» **Extracted text**:
•••

Ernest Ralph Orsatti (September 8, 1902  – September 4, 1968) was a professional baseball player who was an outfielder and first base for the St. Louis Cardinals from  to . Orsatti appeared in four World Series, two of which the Cardinals won. Orsatti's brother Victor was a film producer and talent agent, and Orsatti joined his family's talent agency upon his retirement from baseball.

Early life
Orsatti  was born in Los Angeles, California. He was the son of Morris Orsatti and Mary Manse, both born in Italy. He had six siblings. He attended Manual Arts High School in Los Angeles.

Career
Orsatti batted and threw left-handed. He played for the 1925 Cedar Rapids Bunnies, with whom he batted .347 and hit 6 home runs. He played for the Syracuse team in the International League in 1926 before splitting the next season between the Houston Buffaloes of the Texas League and the St. Louis Cardinals. In 1928, he spent most of the season with the Minneapolis Millers of the American Association, and he hit .381 (sixth-highest in the league) over 123 games; he played 27 games for the Cardinals and appeared in his first World Series.

A Cardinals' regular after that point through 1935, Orsatti appeared in three more World Series (1930, 1931 and 1934). He played in 13 World Series games over those four seasons, hitting .273 in those series but only registering two RBIs, both in 1934. The Cardinals won two of those series (1931 and 1934).

•••

» **Stored records**:

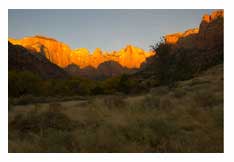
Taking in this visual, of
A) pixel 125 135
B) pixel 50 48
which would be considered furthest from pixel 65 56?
pixel 125 135

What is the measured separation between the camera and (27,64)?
60469 mm

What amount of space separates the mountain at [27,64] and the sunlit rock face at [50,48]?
82.8 m

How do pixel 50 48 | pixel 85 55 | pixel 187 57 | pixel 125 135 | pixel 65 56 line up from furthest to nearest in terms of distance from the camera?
pixel 85 55
pixel 65 56
pixel 50 48
pixel 187 57
pixel 125 135

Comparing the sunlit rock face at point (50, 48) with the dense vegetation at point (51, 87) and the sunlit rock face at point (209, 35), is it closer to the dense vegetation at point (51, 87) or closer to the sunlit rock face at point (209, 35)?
the sunlit rock face at point (209, 35)

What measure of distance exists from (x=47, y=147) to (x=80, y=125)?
2156 mm

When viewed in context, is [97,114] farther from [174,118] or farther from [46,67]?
[46,67]

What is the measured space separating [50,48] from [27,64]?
110800 mm

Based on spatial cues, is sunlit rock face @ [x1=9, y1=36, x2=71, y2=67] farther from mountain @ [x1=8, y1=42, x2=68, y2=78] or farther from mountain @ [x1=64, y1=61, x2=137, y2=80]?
mountain @ [x1=8, y1=42, x2=68, y2=78]

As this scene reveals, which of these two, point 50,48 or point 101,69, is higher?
point 50,48

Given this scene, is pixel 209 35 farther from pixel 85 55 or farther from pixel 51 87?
pixel 85 55

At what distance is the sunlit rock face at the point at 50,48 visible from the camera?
6038 inches

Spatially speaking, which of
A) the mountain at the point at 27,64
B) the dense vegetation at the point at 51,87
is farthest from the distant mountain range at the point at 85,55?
the dense vegetation at the point at 51,87

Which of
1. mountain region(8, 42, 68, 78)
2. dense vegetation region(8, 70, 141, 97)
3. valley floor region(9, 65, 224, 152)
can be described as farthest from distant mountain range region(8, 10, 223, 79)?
valley floor region(9, 65, 224, 152)

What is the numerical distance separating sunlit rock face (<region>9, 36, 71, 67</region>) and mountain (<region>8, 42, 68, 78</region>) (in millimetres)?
82799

•••

» **Set of tasks**:
(a) List every year in which, according to the Orsatti biography, he appeared in a World Series.
(b) Write the next part of the Ernest Orsatti biography, starting after its final sentence.
The data have no connection to the biography of Ernest Orsatti.

» **Written answers**:
(a) 1928, 1930, 1931, 1934

(b)
After Orsatti had a mediocre season in 1935, the Cardinals were prepared to relegate him to their minor-league club in Rochester. In response, Orsatti wired from California that he was retiring from baseball. He made a brief return to the minor leagues in 1939 before retiring from baseball for good.

In 701 games played, Orsatti posted a .306 batting average (663-2165) with 306 runs scored, 10 home runs, 237 RBI, an on-base percentage of .360 and a slugging percentage of .416 in nine seasons. His career fielding percentage was .979.

Personal life
Orsatti married opera singer Inez Gorman and had three children. One of his brothers was talent agent and producer Victor Orsatti. He joined his brothers in the Orsatti Talent Agency after retiring from baseball. In 1946, the agency was said to be "third from the top where movie actors' agents get together." He also owned a floral and oddity shop with his brothers-in-law and received royalties on the sales of candy bars in Southern California movie theaters. 

Orsatti died in 1968 in Canoga Park, California four days shy of his 66th birthday.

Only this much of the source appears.